Task to complete: Count how many lines of the material below contain the word "closest" and reply with that number alone.

─── Stored rows

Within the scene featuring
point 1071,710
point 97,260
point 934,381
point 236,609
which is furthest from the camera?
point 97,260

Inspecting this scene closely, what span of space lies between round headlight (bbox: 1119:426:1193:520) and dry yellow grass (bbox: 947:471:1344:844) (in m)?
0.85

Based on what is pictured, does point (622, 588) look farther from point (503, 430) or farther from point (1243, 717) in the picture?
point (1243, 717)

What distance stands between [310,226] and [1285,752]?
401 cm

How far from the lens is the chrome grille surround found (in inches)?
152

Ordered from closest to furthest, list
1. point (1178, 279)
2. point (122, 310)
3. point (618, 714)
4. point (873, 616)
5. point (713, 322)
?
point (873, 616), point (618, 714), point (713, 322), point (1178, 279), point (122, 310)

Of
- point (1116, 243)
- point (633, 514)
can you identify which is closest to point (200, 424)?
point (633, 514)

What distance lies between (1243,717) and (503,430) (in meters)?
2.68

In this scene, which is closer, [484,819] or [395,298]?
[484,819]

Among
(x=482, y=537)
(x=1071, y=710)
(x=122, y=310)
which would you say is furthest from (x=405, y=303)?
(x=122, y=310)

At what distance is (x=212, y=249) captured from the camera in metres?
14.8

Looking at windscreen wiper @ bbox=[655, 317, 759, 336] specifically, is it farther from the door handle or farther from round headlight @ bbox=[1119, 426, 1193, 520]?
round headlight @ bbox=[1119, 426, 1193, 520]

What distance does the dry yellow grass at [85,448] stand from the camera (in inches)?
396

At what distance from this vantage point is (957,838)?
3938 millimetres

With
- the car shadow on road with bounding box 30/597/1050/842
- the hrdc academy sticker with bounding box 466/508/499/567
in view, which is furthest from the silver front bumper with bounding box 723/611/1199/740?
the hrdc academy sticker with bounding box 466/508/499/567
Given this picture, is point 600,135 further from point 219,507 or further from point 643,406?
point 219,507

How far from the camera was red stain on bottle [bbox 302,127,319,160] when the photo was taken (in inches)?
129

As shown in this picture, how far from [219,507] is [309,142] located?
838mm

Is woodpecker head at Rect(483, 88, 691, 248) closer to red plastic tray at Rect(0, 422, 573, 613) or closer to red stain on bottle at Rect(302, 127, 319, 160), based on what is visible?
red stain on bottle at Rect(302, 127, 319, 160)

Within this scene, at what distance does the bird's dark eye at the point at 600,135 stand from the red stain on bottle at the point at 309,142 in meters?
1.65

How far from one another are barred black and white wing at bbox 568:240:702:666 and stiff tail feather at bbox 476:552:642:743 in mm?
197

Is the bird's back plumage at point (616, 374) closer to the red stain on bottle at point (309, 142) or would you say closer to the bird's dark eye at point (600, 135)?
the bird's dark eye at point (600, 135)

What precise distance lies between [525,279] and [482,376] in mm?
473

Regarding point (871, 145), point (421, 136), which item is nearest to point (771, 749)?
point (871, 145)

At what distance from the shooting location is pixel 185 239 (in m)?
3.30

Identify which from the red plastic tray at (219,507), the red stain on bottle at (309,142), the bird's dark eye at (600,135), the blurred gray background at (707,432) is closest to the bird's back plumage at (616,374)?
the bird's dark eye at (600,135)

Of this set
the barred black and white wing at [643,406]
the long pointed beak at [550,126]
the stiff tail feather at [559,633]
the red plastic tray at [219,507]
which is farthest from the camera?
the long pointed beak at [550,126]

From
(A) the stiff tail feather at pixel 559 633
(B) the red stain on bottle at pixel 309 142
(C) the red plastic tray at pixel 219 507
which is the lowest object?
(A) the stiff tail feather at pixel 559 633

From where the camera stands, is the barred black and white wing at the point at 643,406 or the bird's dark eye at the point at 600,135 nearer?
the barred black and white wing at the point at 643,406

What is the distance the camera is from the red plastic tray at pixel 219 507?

──────

Output for this task: 3